In practice, this is assessed by comparing the ratio $E_F/kT$ (or if you are an astrophysicist and care about relativistic fermions $(E_F -mc^2)/kT$) with unity. If it is much bigger than 1, then the gas is strongly degenerate. If it is somewhere between 1 and 10 I would call that partially (or weakly) degenerate, but if it is less than 1 I would call that non-degenerate.
This "degeneracy parameter" is affected by both density and temperature. By definition, the numerator, the Fermi kinetic energy, only depends on the fermion number density; whereas the denominator obviously depends on temperature. Thus there are two ways you can get a degenerate gas with a degeneracy parameter much larger than unity - by decreasing the temperature or increasing the fermion density.

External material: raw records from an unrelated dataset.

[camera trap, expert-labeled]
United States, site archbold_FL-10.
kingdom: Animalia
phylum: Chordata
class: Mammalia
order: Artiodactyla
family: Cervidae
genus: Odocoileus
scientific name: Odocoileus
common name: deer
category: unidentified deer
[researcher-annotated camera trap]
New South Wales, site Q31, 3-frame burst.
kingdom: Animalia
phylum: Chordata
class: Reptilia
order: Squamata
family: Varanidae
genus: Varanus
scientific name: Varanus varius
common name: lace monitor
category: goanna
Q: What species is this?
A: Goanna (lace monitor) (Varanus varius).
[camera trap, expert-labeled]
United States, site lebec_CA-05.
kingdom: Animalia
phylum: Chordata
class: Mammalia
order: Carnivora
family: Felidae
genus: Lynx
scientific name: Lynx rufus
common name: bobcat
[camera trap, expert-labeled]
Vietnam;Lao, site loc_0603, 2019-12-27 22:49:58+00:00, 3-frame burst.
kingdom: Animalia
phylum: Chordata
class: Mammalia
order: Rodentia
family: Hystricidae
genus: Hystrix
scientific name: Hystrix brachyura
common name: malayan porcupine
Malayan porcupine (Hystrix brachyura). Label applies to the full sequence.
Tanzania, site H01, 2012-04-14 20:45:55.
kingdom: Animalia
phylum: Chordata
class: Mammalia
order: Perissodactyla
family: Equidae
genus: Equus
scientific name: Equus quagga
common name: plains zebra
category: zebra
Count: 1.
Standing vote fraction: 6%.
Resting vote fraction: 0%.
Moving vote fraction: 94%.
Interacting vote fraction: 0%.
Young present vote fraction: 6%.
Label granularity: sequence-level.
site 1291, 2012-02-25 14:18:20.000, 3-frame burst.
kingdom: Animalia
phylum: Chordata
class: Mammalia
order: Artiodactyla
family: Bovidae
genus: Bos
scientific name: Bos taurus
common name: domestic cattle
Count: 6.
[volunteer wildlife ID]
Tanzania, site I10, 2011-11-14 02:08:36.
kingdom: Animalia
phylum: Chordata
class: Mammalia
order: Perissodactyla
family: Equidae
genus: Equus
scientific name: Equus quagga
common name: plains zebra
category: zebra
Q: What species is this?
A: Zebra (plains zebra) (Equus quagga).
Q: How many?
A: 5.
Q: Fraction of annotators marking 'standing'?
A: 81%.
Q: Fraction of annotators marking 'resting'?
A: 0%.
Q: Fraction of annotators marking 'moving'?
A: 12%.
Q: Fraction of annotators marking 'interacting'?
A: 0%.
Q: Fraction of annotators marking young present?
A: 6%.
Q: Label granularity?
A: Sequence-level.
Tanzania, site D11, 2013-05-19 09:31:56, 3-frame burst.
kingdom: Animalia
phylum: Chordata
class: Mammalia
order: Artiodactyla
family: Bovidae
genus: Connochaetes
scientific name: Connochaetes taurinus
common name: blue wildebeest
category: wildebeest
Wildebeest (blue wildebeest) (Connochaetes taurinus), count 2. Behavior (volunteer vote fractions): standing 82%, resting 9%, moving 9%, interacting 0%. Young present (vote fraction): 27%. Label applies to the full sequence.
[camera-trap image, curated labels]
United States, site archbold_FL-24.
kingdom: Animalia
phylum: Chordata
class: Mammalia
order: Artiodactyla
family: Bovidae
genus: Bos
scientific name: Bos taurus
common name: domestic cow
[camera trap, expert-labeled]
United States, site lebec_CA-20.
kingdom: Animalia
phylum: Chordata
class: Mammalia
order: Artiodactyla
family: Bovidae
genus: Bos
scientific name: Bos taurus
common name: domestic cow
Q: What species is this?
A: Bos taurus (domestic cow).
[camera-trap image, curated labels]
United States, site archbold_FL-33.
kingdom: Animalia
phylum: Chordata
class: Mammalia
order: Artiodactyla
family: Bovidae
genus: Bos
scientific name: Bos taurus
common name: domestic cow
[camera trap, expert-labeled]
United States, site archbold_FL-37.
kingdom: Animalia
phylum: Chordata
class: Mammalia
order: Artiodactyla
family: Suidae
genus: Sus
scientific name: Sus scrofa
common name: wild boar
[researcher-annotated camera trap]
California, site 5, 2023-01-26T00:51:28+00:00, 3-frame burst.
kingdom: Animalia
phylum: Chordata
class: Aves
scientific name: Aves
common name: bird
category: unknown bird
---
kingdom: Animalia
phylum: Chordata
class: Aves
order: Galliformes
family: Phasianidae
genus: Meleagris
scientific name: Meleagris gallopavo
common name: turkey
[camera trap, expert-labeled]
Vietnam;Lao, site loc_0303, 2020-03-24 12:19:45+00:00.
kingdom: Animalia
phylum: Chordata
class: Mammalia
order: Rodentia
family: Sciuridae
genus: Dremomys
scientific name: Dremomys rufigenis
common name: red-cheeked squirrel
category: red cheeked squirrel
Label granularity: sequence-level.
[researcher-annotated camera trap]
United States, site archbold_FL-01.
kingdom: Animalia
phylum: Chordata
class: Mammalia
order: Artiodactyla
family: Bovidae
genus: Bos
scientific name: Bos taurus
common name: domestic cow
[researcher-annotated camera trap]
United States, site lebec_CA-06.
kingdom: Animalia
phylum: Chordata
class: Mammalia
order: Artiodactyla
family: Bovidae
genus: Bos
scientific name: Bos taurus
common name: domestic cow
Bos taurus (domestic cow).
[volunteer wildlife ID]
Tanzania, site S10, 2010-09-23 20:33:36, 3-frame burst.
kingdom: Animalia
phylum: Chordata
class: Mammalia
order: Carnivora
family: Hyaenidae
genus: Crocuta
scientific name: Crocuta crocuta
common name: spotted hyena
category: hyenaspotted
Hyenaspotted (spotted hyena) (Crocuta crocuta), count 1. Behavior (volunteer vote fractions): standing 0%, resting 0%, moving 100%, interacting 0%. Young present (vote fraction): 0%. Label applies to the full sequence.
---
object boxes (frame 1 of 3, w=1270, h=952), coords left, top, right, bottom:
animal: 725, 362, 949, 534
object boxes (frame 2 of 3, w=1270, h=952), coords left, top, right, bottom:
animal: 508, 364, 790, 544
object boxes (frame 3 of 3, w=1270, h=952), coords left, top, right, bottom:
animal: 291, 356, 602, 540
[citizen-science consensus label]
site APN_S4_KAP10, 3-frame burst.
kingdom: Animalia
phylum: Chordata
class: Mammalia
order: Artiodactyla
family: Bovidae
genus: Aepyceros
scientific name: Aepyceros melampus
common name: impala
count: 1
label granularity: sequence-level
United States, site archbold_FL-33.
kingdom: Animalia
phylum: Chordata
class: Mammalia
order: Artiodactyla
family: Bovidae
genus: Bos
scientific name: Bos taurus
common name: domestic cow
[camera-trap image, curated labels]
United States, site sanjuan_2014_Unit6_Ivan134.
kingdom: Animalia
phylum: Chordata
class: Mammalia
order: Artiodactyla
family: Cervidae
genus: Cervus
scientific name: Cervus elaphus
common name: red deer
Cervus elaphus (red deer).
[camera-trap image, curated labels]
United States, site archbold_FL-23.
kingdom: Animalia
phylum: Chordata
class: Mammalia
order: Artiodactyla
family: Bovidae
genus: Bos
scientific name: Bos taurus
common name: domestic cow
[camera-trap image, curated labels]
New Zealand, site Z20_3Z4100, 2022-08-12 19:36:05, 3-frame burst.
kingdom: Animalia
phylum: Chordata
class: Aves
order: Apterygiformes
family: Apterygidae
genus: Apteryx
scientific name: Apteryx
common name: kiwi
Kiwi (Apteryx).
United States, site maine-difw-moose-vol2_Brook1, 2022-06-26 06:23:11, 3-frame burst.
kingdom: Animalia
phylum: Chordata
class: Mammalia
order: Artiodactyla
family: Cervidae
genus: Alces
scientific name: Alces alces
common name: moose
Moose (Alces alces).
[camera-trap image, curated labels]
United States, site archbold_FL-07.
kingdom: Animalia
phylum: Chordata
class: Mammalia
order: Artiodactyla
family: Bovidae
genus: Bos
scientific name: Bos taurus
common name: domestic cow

To get a visualisation, try this applet I wrote, which shows how the occupation index of the fermions as a function of energy changes as the degeneracy parameter changes. It is valid for strongly degenerate and weakly (or partially) degenerate fermion gases with degeneracy parameters $>1$. The applet was for use in astrophysics, so the energy includes the rest-mass energy of the fermions.